(WHAT THE TASK REQUIRES): Reproduce in full, word for word, the passage below on cautiously reading positive craniosacral therapy trials.

(GIVEN PASSAGE):
-=-=-=-=-

Critical-analysis seed explaining why a trial can be statistically positive while still supporting only cautious editorial conclusions because of small samples, pilot designs, or clinically questionable effect sizes.

2026-03-20

When a trial reports that craniosacral therapy helped people with a particular condition, it's natural to take that at face value. And in some ways you should. A positive RCT is meaningful evidence, and dismissing it because CST is unfamiliar would be unreasonable. But reading a positive trial carefully means asking specific questions that headlines don't always answer.

Cautious reading isn't the same as sceptical dismissal. It's about understanding what a trial actually showed, how strong the showing was, and what would need to be true for the result to translate into clinical practice. That kind of reading leaves room for genuine findings while protecting against over-interpretation.

Was the primary outcome met?

Before a trial begins, researchers are supposed to declare a primary outcome — the main thing they're measuring, and what determines whether the trial succeeded. Pre-registration matters because it stops researchers from running a trial, finding nothing on the main measure, and then reporting a positive based on one of several secondary outcomes.

In practice, some trials get reported in ways that play up secondary outcomes or subgroup results even when the primary endpoint missed. The 2016 low back pain RCT had a primary endpoint that came in at p=0.060 — just outside the conventional threshold. Secondary outcomes in the same paper may have looked more favourable, but the trial's core question wasn't answered in the expected direction.

When reading a positive CST trial, check which outcome the paper is reporting as its main finding. If the headline result is a secondary outcome, or if the paper spends more space on subgroups than on the pre-specified primary, the methods section is worth a careful read.

How large was the effect?

-=-=-=-=-

(RECORDS SUPPLIED):

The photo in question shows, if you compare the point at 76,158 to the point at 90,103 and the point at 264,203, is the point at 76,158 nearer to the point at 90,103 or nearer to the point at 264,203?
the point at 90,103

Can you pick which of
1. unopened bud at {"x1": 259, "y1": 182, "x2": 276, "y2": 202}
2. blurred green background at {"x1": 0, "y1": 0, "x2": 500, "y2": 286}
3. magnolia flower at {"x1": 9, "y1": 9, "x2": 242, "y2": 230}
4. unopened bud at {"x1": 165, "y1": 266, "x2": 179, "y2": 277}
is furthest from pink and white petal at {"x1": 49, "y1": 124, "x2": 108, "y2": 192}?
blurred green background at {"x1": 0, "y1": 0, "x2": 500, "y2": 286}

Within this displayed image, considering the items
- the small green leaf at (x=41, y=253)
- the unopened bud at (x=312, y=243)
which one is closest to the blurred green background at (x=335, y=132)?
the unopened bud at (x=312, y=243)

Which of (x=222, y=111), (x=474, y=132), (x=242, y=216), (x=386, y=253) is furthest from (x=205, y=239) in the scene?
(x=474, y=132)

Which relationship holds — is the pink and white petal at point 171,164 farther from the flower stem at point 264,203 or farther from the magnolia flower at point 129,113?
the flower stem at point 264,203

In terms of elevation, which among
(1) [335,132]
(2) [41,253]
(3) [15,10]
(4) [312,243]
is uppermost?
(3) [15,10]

-=-=-=-=-

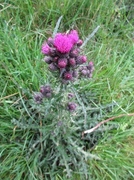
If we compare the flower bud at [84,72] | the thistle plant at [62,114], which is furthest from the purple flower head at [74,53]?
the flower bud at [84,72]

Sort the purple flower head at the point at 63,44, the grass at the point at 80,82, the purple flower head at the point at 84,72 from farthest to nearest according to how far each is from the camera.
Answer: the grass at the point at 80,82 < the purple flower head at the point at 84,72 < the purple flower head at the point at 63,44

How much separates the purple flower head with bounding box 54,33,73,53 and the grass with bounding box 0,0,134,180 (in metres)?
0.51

-=-=-=-=-

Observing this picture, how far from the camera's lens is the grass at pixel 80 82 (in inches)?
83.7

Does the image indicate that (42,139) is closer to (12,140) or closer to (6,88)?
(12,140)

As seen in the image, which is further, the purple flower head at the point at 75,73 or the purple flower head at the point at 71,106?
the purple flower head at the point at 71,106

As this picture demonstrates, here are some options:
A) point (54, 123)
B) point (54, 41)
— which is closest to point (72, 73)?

-=-=-=-=-

(RESULT):
Critical-analysis seed explaining why a trial can be statistically positive while still supporting only cautious editorial conclusions because of small samples, pilot designs, or clinically questionable effect sizes.

2026-03-20

When a trial reports that craniosacral therapy helped people with a particular condition, it's natural to take that at face value. And in some ways you should. A positive RCT is meaningful evidence, and dismissing it because CST is unfamiliar would be unreasonable. But reading a positive trial carefully means asking specific questions that headlines don't always answer.

Cautious reading isn't the same as sceptical dismissal. It's about understanding what a trial actually showed, how strong the showing was, and what would need to be true for the result to translate into clinical practice. That kind of reading leaves room for genuine findings while protecting against over-interpretation.

Was the primary outcome met?

Before a trial begins, researchers are supposed to declare a primary outcome — the main thing they're measuring, and what determines whether the trial succeeded. Pre-registration matters because it stops researchers from running a trial, finding nothing on the main measure, and then reporting a positive based on one of several secondary outcomes.

In practice, some trials get reported in ways that play up secondary outcomes or subgroup results even when the primary endpoint missed. The 2016 low back pain RCT had a primary endpoint that came in at p=0.060 — just outside the conventional threshold. Secondary outcomes in the same paper may have looked more favourable, but the trial's core question wasn't answered in the expected direction.

When reading a positive CST trial, check which outcome the paper is reporting as its main finding. If the headline result is a secondary outcome, or if the paper spends more space on subgroups than on the pre-specified primary, the methods section is worth a careful read.

How large was the effect?